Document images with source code
###

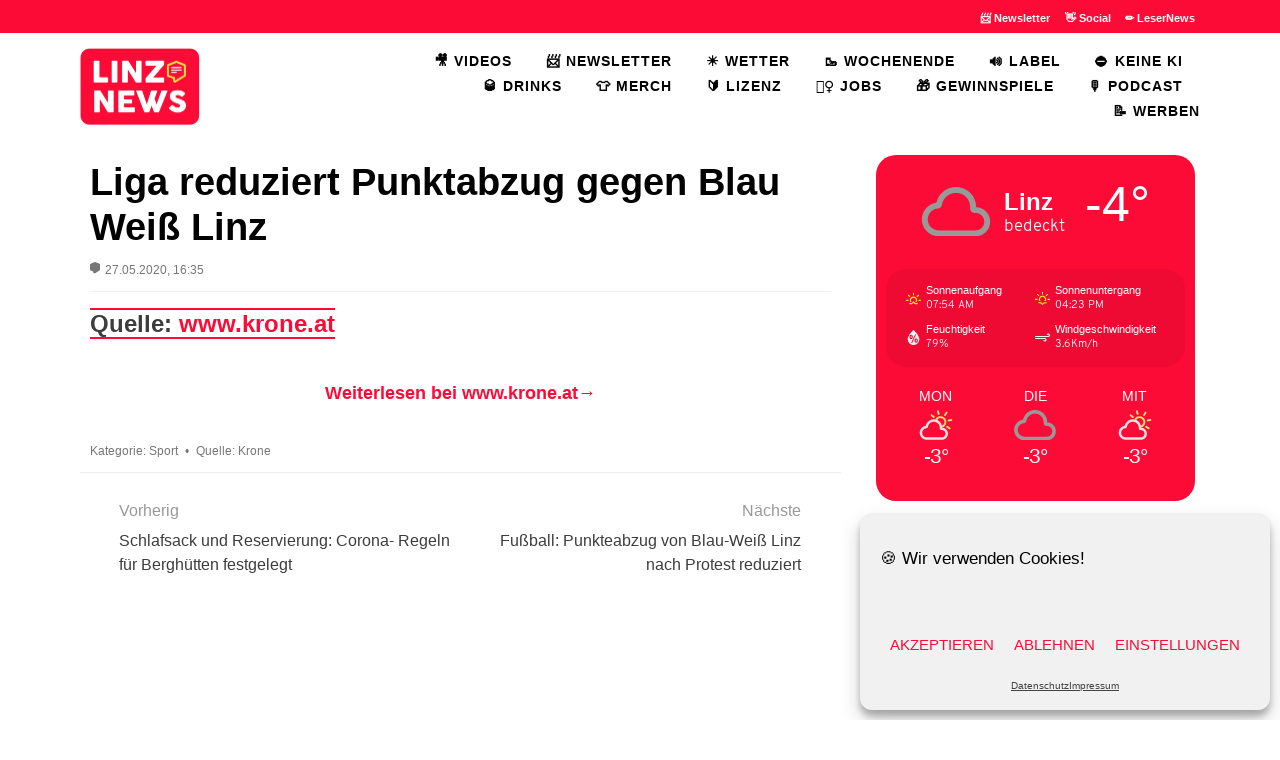

--- FILE ---
content_type: image/svg+xml
request_url: https://linz.news/wp-content/uploads/2024/02/bubblerot.svg
body_size: 761
content:
<?xml version="1.0" encoding="utf-8"?>
<!-- Generator: Adobe Illustrator 28.2.0, SVG Export Plug-In . SVG Version: 6.00 Build 0)  -->
<svg version="1.1" id="Ebene_1" xmlns="http://www.w3.org/2000/svg" xmlns:xlink="http://www.w3.org/1999/xlink" x="0px" y="0px"
	 viewBox="0 0 319.7 366.07" style="enable-background:new 0 0 319.7 366.07;" xml:space="preserve">
<style type="text/css">
	.st0{fill:#FC0B37;}
</style>
<path class="st0" d="M103.09,301.88L22.53,273.3C9.03,268.51,0,255.74,0,241.4V85.74c0-13.71,8.27-26.08,20.96-31.3l126-51.89
	c8.26-3.4,17.51-3.4,25.77,0l126,51.89c12.69,5.22,20.96,17.59,20.96,31.3v155.67c0,11.8-6.15,22.76-16.22,28.9l-148.91,90.81
	c-10.46,6.37-23.53,6.6-34.2,0.61c-10.66-5.98-17.27-17.28-17.27-29.51V301.88L103.09,301.88z"/>
</svg>


--- FILE ---
content_type: image/svg+xml
request_url: https://linz.news/wp-content/uploads/2024/02/bubble.svg
body_size: 595
content:
<?xml version="1.0" encoding="UTF-8"?>
<svg id="Ebene_1" data-name="Ebene 1" xmlns="http://www.w3.org/2000/svg" viewBox="0 0 319.7 366.07">
  <defs>
    <style>
      .cls-1 {
        fill: #777778;
        stroke-width: 0px;
      }
    </style>
  </defs>
  <path class="cls-1" d="M103.09,301.88l-80.56-28.58c-13.5-4.79-22.53-17.56-22.53-31.9V85.74c0-13.71,8.27-26.08,20.96-31.3L146.96,2.55c8.26-3.4,17.51-3.4,25.77,0l126,51.89c12.69,5.22,20.96,17.59,20.96,31.3v155.67c0,11.8-6.15,22.76-16.22,28.9l-148.91,90.81c-10.46,6.37-23.53,6.6-34.2.61-10.66-5.98-17.27-17.28-17.27-29.51v-30.34Z"/>
</svg>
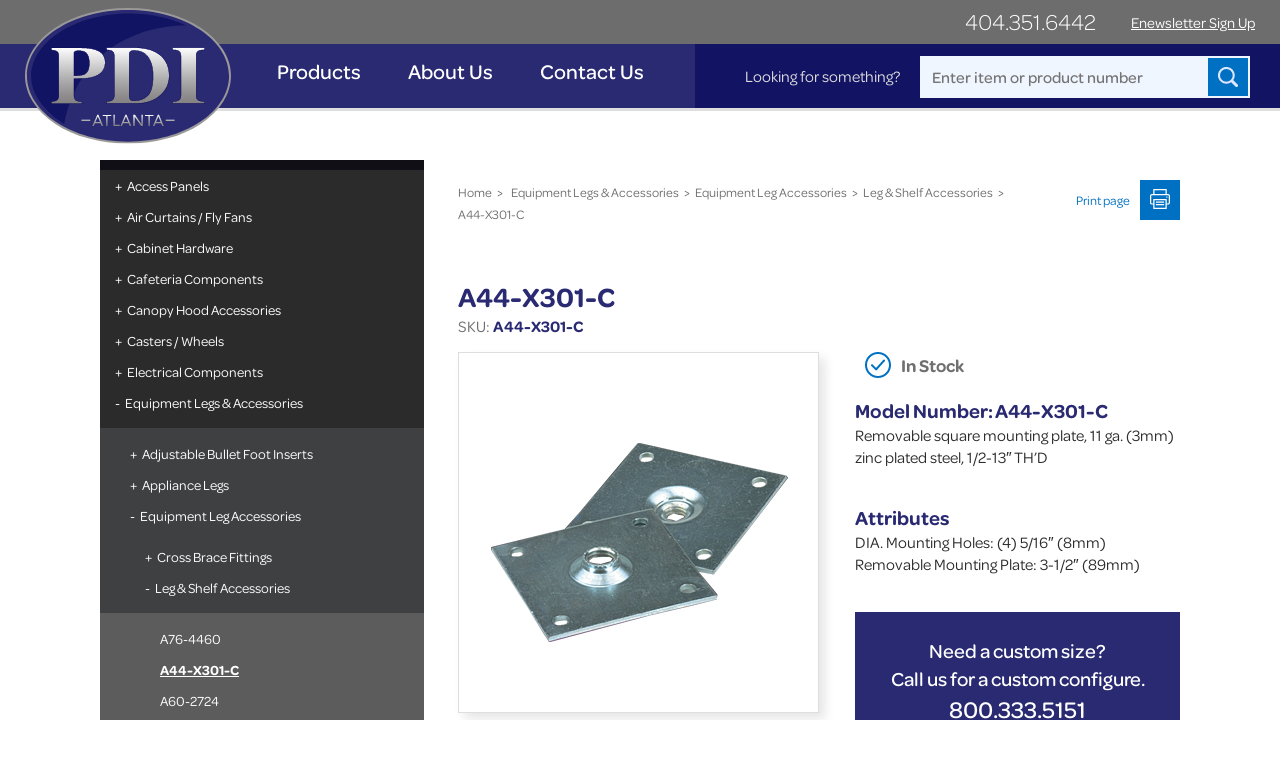

--- FILE ---
content_type: image/svg+xml
request_url: https://www.pdiatlanta.com/wp-content/themes/pdi-atlanta/assets/images/icn_checkmark.svg
body_size: 593
content:
<svg xmlns="http://www.w3.org/2000/svg" viewBox="0 0 24.212 24.212">
  <defs>
    <style>
      .cls-1 {
        fill: #0070c3;
      }
    </style>
  </defs>
  <path id="Path_34" data-name="Path 34" class="cls-1" d="M18.314,7.317a.931.931,0,0,1,.07,1.315l-7.356,8.193a.927.927,0,0,1-.666.307h-.027a.925.925,0,0,1-.656-.271l-3.818-3.8a.931.931,0,0,1,1.315-1.32L10.3,14.852,17,7.387a.934.934,0,0,1,.692-.31A.918.918,0,0,1,18.314,7.317Zm5.9,4.789A12.106,12.106,0,1,1,12.106,0,12.12,12.12,0,0,1,24.212,12.106Zm-1.862,0A10.244,10.244,0,1,0,12.106,22.35,10.256,10.256,0,0,0,22.35,12.106Z"/>
</svg>


--- FILE ---
content_type: image/svg+xml
request_url: https://www.pdiatlanta.com/wp-content/themes/pdi-atlanta/assets/images/icn_print.svg
body_size: 1078
content:
<svg xmlns="http://www.w3.org/2000/svg" viewBox="0 0 21 21">
  <defs>
    <style>
      .cls-1 {
        fill: #fff;
      }
    </style>
  </defs>
  <path id="Path_33" data-name="Path 33" class="cls-1" d="M19.033,5.25H17.557V.657A.657.657,0,0,0,16.9,0H4.1a.657.657,0,0,0-.657.657V5.25H1.968A1.971,1.971,0,0,0,0,7.218v7.218a1.97,1.97,0,0,0,1.968,1.968H3.444v3.938A.657.657,0,0,0,4.1,21H16.9a.657.657,0,0,0,.657-.657V16.405h1.476A1.97,1.97,0,0,0,21,14.437V7.218A1.969,1.969,0,0,0,19.033,5.25ZM4.758,1.313H16.243V5.25H4.758ZM16.243,19.689H4.758V11.813H16.243Zm3.446-5.25a.658.658,0,0,1-.657.657H17.556V11.158A.657.657,0,0,0,16.9,10.5H4.1a.657.657,0,0,0-.657.657V15.1H1.968a.658.658,0,0,1-.657-.657V7.218a.658.658,0,0,1,.657-.657H19.032a.658.658,0,0,1,.657.657ZM14.944,13.8a.645.645,0,0,1-.632.657h-7.6a.658.658,0,0,1,0-1.314h7.6A.644.644,0,0,1,14.944,13.8Zm0,2.612s0,.009,0,.014a.645.645,0,0,1-.632.657h-7.6a.644.644,0,0,1-.632-.657s0-.009,0-.014a.643.643,0,0,1,.63-.642h7.6A.642.642,0,0,1,14.944,16.408Zm2.775-8.533a.657.657,0,1,1-.657.657A.657.657,0,0,1,17.719,7.876Z"/>
</svg>
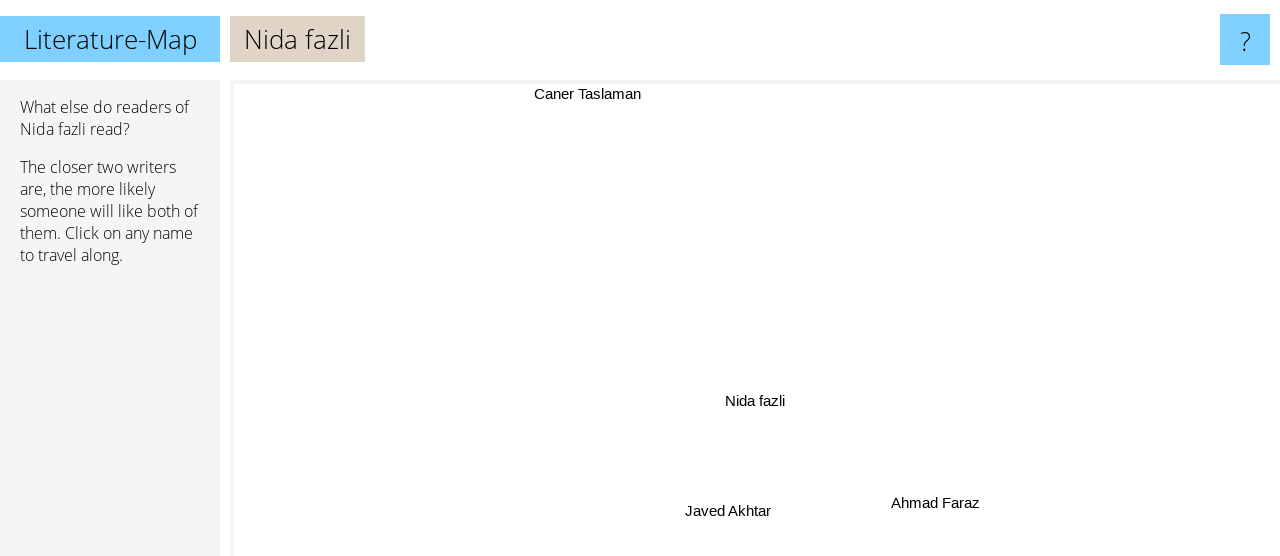

--- FILE ---
content_type: text/html; charset=utf-8
request_url: https://www.google.com/recaptcha/api2/aframe
body_size: 249
content:
<!DOCTYPE HTML><html><head><meta http-equiv="content-type" content="text/html; charset=UTF-8"></head><body><script nonce="fPxbThWR1KpBnB2rLBWYsg">/** Anti-fraud and anti-abuse applications only. See google.com/recaptcha */ try{var clients={'sodar':'https://pagead2.googlesyndication.com/pagead/sodar?'};window.addEventListener("message",function(a){try{if(a.source===window.parent){var b=JSON.parse(a.data);var c=clients[b['id']];if(c){var d=document.createElement('img');d.src=c+b['params']+'&rc='+(localStorage.getItem("rc::a")?sessionStorage.getItem("rc::b"):"");window.document.body.appendChild(d);sessionStorage.setItem("rc::e",parseInt(sessionStorage.getItem("rc::e")||0)+1);localStorage.setItem("rc::h",'1768420203069');}}}catch(b){}});window.parent.postMessage("_grecaptcha_ready", "*");}catch(b){}</script></body></html>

###

## What the exercise asks
Leave the images behind and write out every entry exactly.

## Expected answer
--- FILE ---
content_type: image/svg+xml
request_url: https://linz.news/wp-content/uploads/2024/02/bubblerot.svg
body_size: 761
content:
<?xml version="1.0" encoding="utf-8"?>
<!-- Generator: Adobe Illustrator 28.2.0, SVG Export Plug-In . SVG Version: 6.00 Build 0)  -->
<svg version="1.1" id="Ebene_1" xmlns="http://www.w3.org/2000/svg" xmlns:xlink="http://www.w3.org/1999/xlink" x="0px" y="0px"
	 viewBox="0 0 319.7 366.07" style="enable-background:new 0 0 319.7 366.07;" xml:space="preserve">
<style type="text/css">
	.st0{fill:#FC0B37;}
</style>
<path class="st0" d="M103.09,301.88L22.53,273.3C9.03,268.51,0,255.74,0,241.4V85.74c0-13.71,8.27-26.08,20.96-31.3l126-51.89
	c8.26-3.4,17.51-3.4,25.77,0l126,51.89c12.69,5.22,20.96,17.59,20.96,31.3v155.67c0,11.8-6.15,22.76-16.22,28.9l-148.91,90.81
	c-10.46,6.37-23.53,6.6-34.2,0.61c-10.66-5.98-17.27-17.28-17.27-29.51V301.88L103.09,301.88z"/>
</svg>


--- FILE ---
content_type: image/svg+xml
request_url: https://linz.news/wp-content/uploads/2024/02/bubble.svg
body_size: 595
content:
<?xml version="1.0" encoding="UTF-8"?>
<svg id="Ebene_1" data-name="Ebene 1" xmlns="http://www.w3.org/2000/svg" viewBox="0 0 319.7 366.07">
  <defs>
    <style>
      .cls-1 {
        fill: #777778;
        stroke-width: 0px;
      }
    </style>
  </defs>
  <path class="cls-1" d="M103.09,301.88l-80.56-28.58c-13.5-4.79-22.53-17.56-22.53-31.9V85.74c0-13.71,8.27-26.08,20.96-31.3L146.96,2.55c8.26-3.4,17.51-3.4,25.77,0l126,51.89c12.69,5.22,20.96,17.59,20.96,31.3v155.67c0,11.8-6.15,22.76-16.22,28.9l-148.91,90.81c-10.46,6.37-23.53,6.6-34.2.61-10.66-5.98-17.27-17.28-17.27-29.51v-30.34Z"/>
</svg>

--- FILE ---
content_type: image/svg+xml
request_url: https://www.pdiatlanta.com/wp-content/themes/pdi-atlanta/assets/images/icn_checkmark.svg
body_size: 593
content:
<svg xmlns="http://www.w3.org/2000/svg" viewBox="0 0 24.212 24.212">
  <defs>
    <style>
      .cls-1 {
        fill: #0070c3;
      }
    </style>
  </defs>
  <path id="Path_34" data-name="Path 34" class="cls-1" d="M18.314,7.317a.931.931,0,0,1,.07,1.315l-7.356,8.193a.927.927,0,0,1-.666.307h-.027a.925.925,0,0,1-.656-.271l-3.818-3.8a.931.931,0,0,1,1.315-1.32L10.3,14.852,17,7.387a.934.934,0,0,1,.692-.31A.918.918,0,0,1,18.314,7.317Zm5.9,4.789A12.106,12.106,0,1,1,12.106,0,12.12,12.12,0,0,1,24.212,12.106Zm-1.862,0A10.244,10.244,0,1,0,12.106,22.35,10.256,10.256,0,0,0,22.35,12.106Z"/>
</svg>


--- FILE ---
content_type: image/svg+xml
request_url: https://www.pdiatlanta.com/wp-content/themes/pdi-atlanta/assets/images/icn_print.svg
body_size: 1078
content:
<svg xmlns="http://www.w3.org/2000/svg" viewBox="0 0 21 21">
  <defs>
    <style>
      .cls-1 {
        fill: #fff;
      }
    </style>
  </defs>
  <path id="Path_33" data-name="Path 33" class="cls-1" d="M19.033,5.25H17.557V.657A.657.657,0,0,0,16.9,0H4.1a.657.657,0,0,0-.657.657V5.25H1.968A1.971,1.971,0,0,0,0,7.218v7.218a1.97,1.97,0,0,0,1.968,1.968H3.444v3.938A.657.657,0,0,0,4.1,21H16.9a.657.657,0,0,0,.657-.657V16.405h1.476A1.97,1.97,0,0,0,21,14.437V7.218A1.969,1.969,0,0,0,19.033,5.25ZM4.758,1.313H16.243V5.25H4.758ZM16.243,19.689H4.758V11.813H16.243Zm3.446-5.25a.658.658,0,0,1-.657.657H17.556V11.158A.657.657,0,0,0,16.9,10.5H4.1a.657.657,0,0,0-.657.657V15.1H1.968a.658.658,0,0,1-.657-.657V7.218a.658.658,0,0,1,.657-.657H19.032a.658.658,0,0,1,.657.657ZM14.944,13.8a.645.645,0,0,1-.632.657h-7.6a.658.658,0,0,1,0-1.314h7.6A.644.644,0,0,1,14.944,13.8Zm0,2.612s0,.009,0,.014a.645.645,0,0,1-.632.657h-7.6a.644.644,0,0,1-.632-.657s0-.009,0-.014a.643.643,0,0,1,.63-.642h7.6A.642.642,0,0,1,14.944,16.408Zm2.775-8.533a.657.657,0,1,1-.657.657A.657.657,0,0,1,17.719,7.876Z"/>
</svg>

--- FILE ---
content_type: text/html; charset=utf-8
request_url: https://www.google.com/recaptcha/api2/aframe
body_size: 249
content:
<!DOCTYPE HTML><html><head><meta http-equiv="content-type" content="text/html; charset=UTF-8"></head><body><script nonce="fPxbThWR1KpBnB2rLBWYsg">/** Anti-fraud and anti-abuse applications only. See google.com/recaptcha */ try{var clients={'sodar':'https://pagead2.googlesyndication.com/pagead/sodar?'};window.addEventListener("message",function(a){try{if(a.source===window.parent){var b=JSON.parse(a.data);var c=clients[b['id']];if(c){var d=document.createElement('img');d.src=c+b['params']+'&rc='+(localStorage.getItem("rc::a")?sessionStorage.getItem("rc::b"):"");window.document.body.appendChild(d);sessionStorage.setItem("rc::e",parseInt(sessionStorage.getItem("rc::e")||0)+1);localStorage.setItem("rc::h",'1768420203069');}}}catch(b){}});window.parent.postMessage("_grecaptcha_ready", "*");}catch(b){}</script></body></html>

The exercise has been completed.